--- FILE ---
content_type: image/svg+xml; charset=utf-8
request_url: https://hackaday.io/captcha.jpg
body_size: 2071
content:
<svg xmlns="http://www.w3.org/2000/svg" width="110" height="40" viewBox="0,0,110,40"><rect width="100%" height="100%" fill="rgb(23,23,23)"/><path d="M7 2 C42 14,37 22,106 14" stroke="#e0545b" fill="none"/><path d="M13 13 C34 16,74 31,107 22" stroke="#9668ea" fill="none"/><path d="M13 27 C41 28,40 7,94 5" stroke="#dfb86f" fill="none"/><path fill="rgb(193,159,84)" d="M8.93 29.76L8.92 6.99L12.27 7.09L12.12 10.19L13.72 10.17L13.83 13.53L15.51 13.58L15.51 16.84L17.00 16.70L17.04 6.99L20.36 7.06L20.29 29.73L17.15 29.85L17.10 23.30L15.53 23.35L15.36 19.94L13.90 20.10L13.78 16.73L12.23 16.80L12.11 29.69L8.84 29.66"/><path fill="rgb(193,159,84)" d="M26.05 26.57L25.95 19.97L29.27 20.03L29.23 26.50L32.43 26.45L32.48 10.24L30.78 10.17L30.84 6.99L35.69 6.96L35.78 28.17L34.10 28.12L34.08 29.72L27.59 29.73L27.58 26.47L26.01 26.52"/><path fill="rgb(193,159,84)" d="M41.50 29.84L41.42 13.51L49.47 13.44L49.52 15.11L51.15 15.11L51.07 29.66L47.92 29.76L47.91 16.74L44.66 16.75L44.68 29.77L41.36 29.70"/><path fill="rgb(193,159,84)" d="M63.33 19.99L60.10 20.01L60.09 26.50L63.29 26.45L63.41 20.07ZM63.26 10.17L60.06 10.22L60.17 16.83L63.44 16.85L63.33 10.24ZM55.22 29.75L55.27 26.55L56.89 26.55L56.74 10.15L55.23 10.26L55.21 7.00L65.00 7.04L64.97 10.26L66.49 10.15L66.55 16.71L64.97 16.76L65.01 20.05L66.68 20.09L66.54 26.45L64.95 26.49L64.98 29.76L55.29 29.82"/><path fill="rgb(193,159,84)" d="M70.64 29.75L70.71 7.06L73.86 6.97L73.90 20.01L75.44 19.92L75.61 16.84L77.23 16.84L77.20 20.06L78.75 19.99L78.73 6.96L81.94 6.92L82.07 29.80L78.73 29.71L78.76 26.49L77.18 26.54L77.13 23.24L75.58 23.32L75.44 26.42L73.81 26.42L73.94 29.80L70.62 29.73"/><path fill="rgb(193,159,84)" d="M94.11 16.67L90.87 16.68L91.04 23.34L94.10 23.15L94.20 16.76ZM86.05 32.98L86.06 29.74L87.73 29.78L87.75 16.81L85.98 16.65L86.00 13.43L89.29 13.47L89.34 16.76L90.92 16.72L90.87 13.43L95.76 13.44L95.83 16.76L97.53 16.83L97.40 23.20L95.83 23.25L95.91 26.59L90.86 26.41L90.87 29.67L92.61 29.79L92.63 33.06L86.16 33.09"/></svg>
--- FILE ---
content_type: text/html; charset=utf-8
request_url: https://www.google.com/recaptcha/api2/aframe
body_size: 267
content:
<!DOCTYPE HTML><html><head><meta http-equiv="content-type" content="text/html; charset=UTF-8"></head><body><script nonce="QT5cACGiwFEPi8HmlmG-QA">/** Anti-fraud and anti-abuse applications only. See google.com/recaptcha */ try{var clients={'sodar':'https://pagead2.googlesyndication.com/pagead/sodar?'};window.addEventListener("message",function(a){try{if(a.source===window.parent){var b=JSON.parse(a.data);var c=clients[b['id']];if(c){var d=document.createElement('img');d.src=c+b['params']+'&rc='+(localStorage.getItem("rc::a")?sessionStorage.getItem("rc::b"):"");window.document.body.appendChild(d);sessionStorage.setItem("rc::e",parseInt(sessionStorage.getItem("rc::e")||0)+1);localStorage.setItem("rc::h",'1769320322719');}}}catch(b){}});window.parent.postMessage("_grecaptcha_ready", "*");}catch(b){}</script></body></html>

• • • • •

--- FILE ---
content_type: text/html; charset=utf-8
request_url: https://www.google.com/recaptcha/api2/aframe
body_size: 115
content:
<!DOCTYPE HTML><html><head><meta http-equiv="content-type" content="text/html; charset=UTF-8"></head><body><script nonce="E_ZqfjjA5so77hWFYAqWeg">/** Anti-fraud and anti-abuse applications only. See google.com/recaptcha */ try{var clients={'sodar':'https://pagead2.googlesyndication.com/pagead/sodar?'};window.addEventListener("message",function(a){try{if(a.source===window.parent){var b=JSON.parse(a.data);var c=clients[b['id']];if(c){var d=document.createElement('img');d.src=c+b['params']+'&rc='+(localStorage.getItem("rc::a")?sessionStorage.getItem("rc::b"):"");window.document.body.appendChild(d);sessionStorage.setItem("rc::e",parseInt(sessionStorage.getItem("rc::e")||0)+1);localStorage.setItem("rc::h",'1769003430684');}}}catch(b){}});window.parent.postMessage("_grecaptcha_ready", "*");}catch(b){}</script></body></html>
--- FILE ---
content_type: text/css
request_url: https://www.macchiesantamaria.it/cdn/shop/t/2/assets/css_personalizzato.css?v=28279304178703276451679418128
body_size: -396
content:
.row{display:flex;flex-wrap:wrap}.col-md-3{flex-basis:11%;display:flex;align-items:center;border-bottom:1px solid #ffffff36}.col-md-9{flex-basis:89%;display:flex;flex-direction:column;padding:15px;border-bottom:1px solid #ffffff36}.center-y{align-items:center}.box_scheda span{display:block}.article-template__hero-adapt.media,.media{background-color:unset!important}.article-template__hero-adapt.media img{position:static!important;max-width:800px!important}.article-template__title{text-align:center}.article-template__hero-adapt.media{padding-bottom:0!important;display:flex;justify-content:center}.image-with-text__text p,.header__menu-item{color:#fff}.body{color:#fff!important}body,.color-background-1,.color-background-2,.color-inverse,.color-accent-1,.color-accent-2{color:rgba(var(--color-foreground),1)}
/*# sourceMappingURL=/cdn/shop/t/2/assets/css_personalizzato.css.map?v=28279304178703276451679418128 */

• • • • •

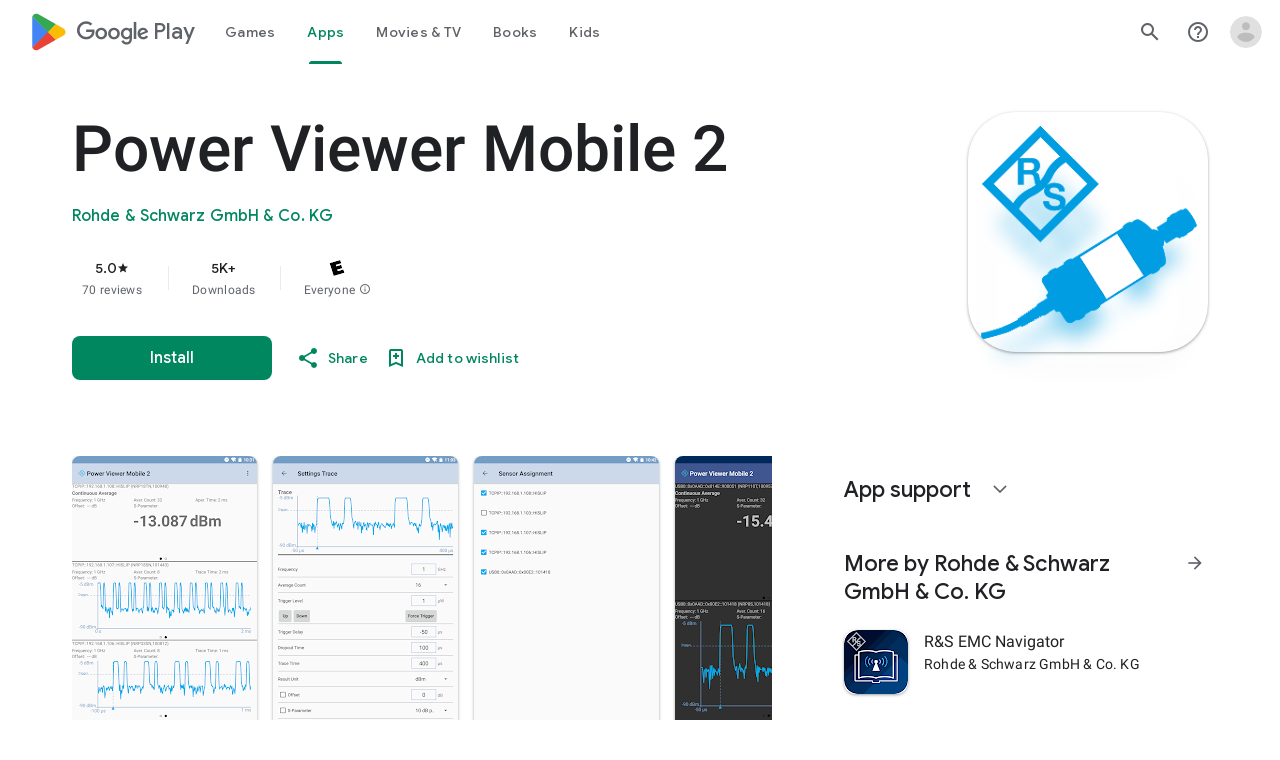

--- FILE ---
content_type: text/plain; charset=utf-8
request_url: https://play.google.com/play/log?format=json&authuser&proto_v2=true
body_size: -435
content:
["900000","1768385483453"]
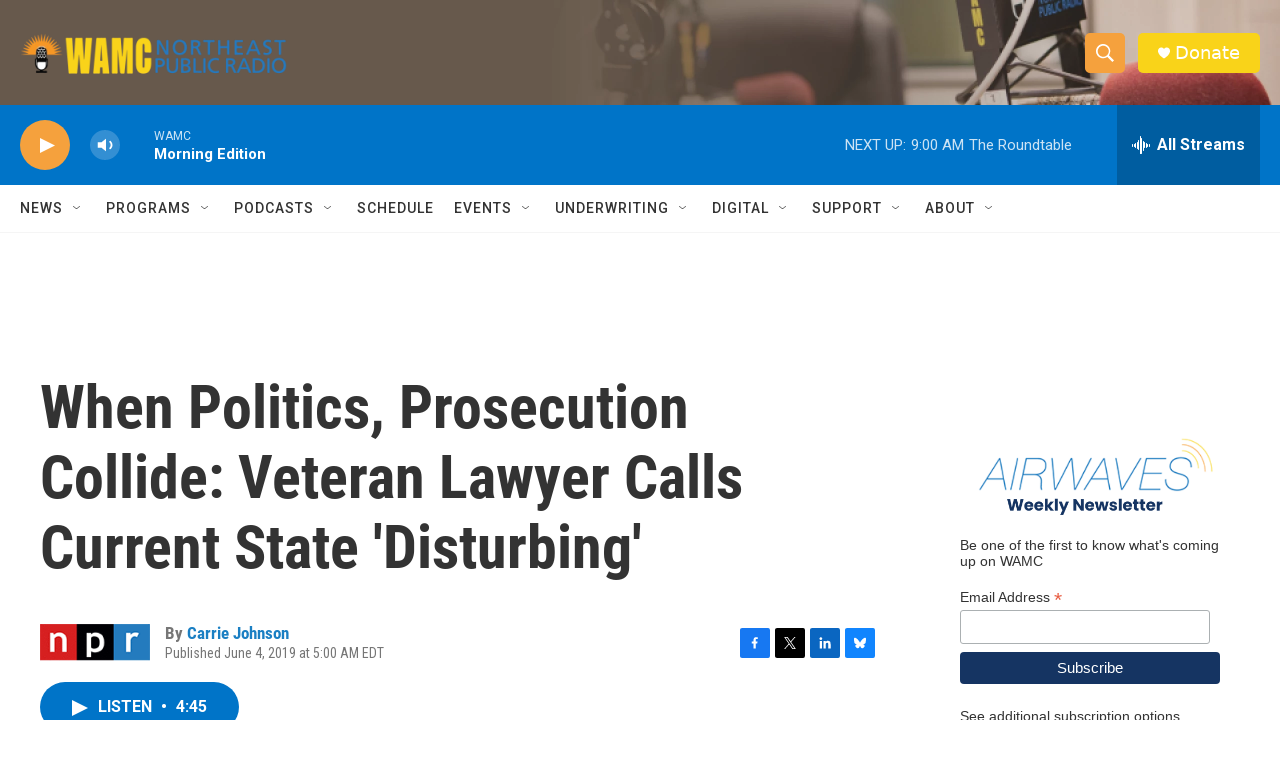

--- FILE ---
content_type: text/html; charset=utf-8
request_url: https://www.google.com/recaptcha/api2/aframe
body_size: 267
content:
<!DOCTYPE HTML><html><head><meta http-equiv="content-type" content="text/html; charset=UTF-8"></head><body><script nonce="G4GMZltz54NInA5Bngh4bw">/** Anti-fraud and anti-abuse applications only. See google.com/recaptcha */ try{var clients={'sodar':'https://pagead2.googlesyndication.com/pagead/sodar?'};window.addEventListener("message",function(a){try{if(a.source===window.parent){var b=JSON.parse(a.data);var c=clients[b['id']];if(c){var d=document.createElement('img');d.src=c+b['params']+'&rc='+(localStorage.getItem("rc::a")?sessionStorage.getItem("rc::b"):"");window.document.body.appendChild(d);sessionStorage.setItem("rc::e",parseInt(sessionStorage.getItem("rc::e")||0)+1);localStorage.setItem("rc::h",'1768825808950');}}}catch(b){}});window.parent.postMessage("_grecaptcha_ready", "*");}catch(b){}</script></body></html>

• • • • •

Which lines of the data include the word "shop"? Copy each one.

● Task response:
request_url: https://www.macchiesantamaria.it/cdn/shop/t/2/assets/css_personalizzato.css?v=28279304178703276451679418128
/*# sourceMappingURL=/cdn/shop/t/2/assets/css_personalizzato.css.map?v=28279304178703276451679418128 */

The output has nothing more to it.